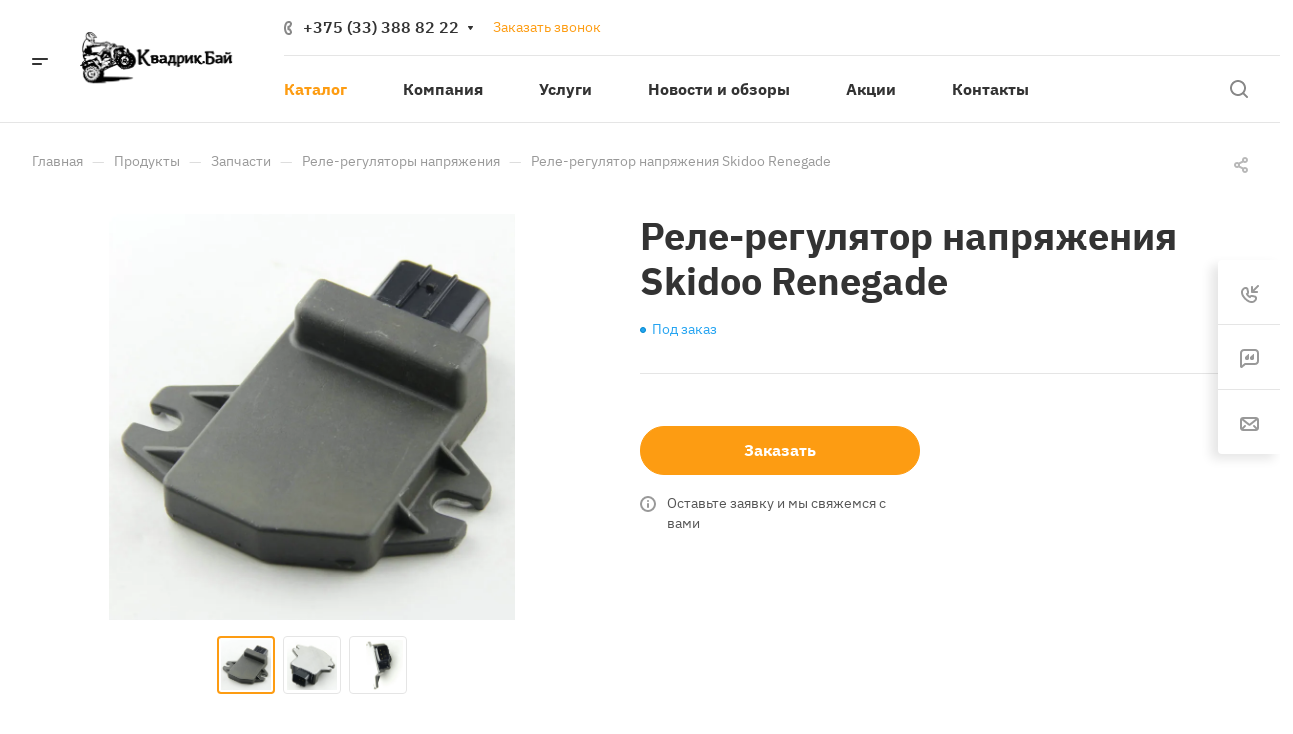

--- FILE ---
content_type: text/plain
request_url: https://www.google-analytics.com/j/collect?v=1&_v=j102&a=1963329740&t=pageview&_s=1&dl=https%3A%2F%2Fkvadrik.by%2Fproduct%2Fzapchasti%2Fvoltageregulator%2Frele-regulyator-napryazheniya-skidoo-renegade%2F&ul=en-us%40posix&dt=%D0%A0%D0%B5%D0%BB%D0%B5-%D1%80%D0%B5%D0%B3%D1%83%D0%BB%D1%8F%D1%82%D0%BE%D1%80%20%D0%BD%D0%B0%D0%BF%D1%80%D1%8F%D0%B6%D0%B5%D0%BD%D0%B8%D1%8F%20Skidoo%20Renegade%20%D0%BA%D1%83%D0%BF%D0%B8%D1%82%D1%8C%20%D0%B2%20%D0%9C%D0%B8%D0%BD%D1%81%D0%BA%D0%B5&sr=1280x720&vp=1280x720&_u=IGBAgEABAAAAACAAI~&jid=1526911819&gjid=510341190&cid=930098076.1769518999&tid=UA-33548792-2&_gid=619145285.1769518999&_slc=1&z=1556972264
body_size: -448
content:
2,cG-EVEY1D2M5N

#####

Required action: Retype every entry word for word, but do not carry over the pictures.

Result of the task:
--- FILE ---
content_type: text/plain
request_url: https://www.google-analytics.com/j/collect?v=1&_v=j102&a=1963329740&t=pageview&_s=1&dl=https%3A%2F%2Fkvadrik.by%2Fproduct%2Fzapchasti%2Fvoltageregulator%2Frele-regulyator-napryazheniya-skidoo-renegade%2F&ul=en-us%40posix&dt=%D0%A0%D0%B5%D0%BB%D0%B5-%D1%80%D0%B5%D0%B3%D1%83%D0%BB%D1%8F%D1%82%D0%BE%D1%80%20%D0%BD%D0%B0%D0%BF%D1%80%D1%8F%D0%B6%D0%B5%D0%BD%D0%B8%D1%8F%20Skidoo%20Renegade%20%D0%BA%D1%83%D0%BF%D0%B8%D1%82%D1%8C%20%D0%B2%20%D0%9C%D0%B8%D0%BD%D1%81%D0%BA%D0%B5&sr=1280x720&vp=1280x720&_u=IGBAgEABAAAAACAAI~&jid=1526911819&gjid=510341190&cid=930098076.1769518999&tid=UA-33548792-2&_gid=619145285.1769518999&_slc=1&z=1556972264
body_size: -448
content:
2,cG-EVEY1D2M5N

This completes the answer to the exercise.